Following the events of 9/11, we know that there are viable threats that can happen on U.S. soil, but what about those with a maritime nexus? When, and if, the need to eliminate a terrorist threat comes in, the Coast Guard has waterside potential in the Coast Guard’s Maritime Security Response Team West like the one based out of San Diego. MSRT West can deploy at a moment’s notice and be set up and ready to take action on a target of interest.
MSRT West is a component of the Pacific Area command’s deployable forces and can be seen as the “teeth” of the maritime domain. They train in tactical operations throughout the year, maintaining a higher level of marksmanship training, fast-roping and small boat maneuvering skills that can be applied to a variety of situations.
The team can be sent anywhere from San Diego to Alaska, or wherever needed, to accomplish these kinds of tactical missions throughout their area of responsibility. To get to Alaska, there are a number of logistical hurdles to overcome like challenging weather conditions to prepare for.
To be ready this year for Alaska, the team coordinated through a large cross section of agencies, they executed logistical missions and set up command and control rooms to do a real time exercise in a small Alaskan town.
During Operation Pelagic Strike, a training exercise conducted in Cordova in April, residents volunteered to board the ferry Aurora for this highly technical and layered exercise. It was meant to enhance the team members’ skills by simulating a threat of this nature outside their normal working environment in remote portions of Alaska.

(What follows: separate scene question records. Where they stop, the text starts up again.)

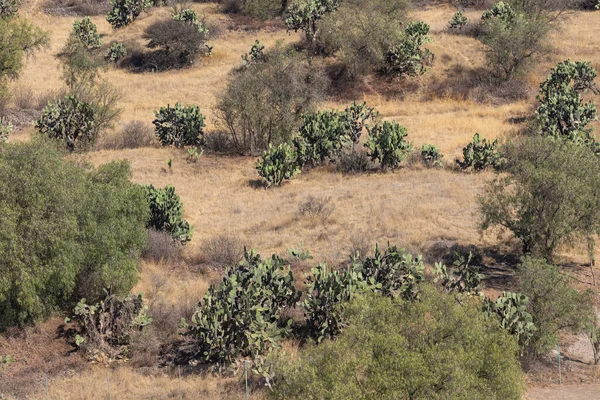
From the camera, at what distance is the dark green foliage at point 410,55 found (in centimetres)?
5022

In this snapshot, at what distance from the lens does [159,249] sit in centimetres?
2572

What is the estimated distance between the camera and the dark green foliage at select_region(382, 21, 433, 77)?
165 ft

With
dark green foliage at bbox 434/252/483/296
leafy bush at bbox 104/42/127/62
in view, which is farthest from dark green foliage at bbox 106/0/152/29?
dark green foliage at bbox 434/252/483/296

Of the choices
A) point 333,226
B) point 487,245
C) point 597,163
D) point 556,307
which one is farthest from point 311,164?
point 556,307

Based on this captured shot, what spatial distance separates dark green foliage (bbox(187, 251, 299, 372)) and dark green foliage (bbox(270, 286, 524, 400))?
15.0ft

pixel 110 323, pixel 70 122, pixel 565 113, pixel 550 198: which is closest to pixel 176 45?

“Operating in Alaska is not easy, weather is always a factor and logistics are critical to mission success,” said Capt. Dwight Collins, commanding officer of MSRT West. “The exercise allowed the Coast Guard, District 17, and MSRT West to integrate with a multitude of intra-agency partners at the strategic and tactical level in order to respond to a short-notice maritime response event within the challenging 17th District area of operations.”

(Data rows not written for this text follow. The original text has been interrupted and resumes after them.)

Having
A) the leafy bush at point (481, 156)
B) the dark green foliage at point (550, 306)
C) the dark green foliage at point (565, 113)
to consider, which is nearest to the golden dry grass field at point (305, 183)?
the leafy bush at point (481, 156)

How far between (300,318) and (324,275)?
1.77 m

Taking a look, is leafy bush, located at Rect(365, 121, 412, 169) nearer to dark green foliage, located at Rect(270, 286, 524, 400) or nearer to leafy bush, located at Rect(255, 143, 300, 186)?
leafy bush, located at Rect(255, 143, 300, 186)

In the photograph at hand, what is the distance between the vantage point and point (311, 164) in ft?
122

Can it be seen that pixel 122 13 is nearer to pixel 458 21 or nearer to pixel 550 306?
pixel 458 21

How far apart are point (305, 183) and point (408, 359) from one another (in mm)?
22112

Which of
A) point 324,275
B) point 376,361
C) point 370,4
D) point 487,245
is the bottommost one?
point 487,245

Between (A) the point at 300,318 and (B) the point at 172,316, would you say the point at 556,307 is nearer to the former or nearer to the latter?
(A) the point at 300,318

This event took months of planning and involved multiple local, state and federal entities, said Collins. The team travels with a lot of gear to train, including their own boats that have to be shipped up to Alaska from the contiguous United States.
To move three 33-foot Special Purpose Craft-Law Enforcement boats from San Diego to Alaska, Collins said Coast Guard personnel had to coordinate with U.S. Air National Guard personnel to fly the boats via the Air National Guard’s C-17 Globemaster IIIs, it took three of these aircraft to complete the transport.
Pacific Area, Coast Guard 17th District, MSRT West, Director of Operational Logistics, U.S. Transportation Command, the Alaska Air National Guard, Alaskan Command, the Civil Air Patrol, the National Oceanic and Atmospheric Administration, Alaska Marine Highway personnel, Federal Bureau of Investigation – Anchorage field office personnel, Coast Guard Marine Safety Unit Valdez, Coast Guard Station Valdez and the City of Cordova Emergency Management office all made this Alaska Shield/Pelagic Strike/Ardent Sentry exercise a success, Collins emphasized.
“In Cordova, emergency response is an all hands evolution,” said Collins. “Unlike many larger cities in the lower 48, the citizens of Cordova are not waiting for the police or fire departments, or someone else to come in and solve the problem for the citizenry. It was very impressive to see.”
This exercise marks the second time this year that team members have been able to train in the unique environment that Alaska offers.
Team members deployed to Kodiak in February to train similar tactics aboard the Coast Guard Cutter Alex Haley (WMEC 39), with the addition of fast-roping evolutions from an Alaska Air National Guard UH-60 Pave Hawk helicopter to the flight deck of the Alex Haley.
When speaking about MSRT West team members returning to train in Alaska, Collins stated that it is essential in order to provide short notice maritime response capabilities throughout PACAREA’s area of responsibility, which includes California, Oregon, Washington and Alaska’s coasts.
“Maritime Security Response Team West will be back to conduct periodic fast-rope training with the professionals from the 176th Rescue Wing 210th Air Rescue Squadron, who fly the HH-60 Pave Hawk,” said Collins. “We are in discussion with various Department of Defense units in Alaska to participate in cold weather training in the future, and to learn best practices for survival and equipment.”
Regardless of when or where, specialized teams like the MSRT West coordinate to stay relevant in the fight against terrorism to protect the American public. This type of exercise, and the ones to come in the future, are a testament to the Coast Guard’s dedication to secure our ports and waterways.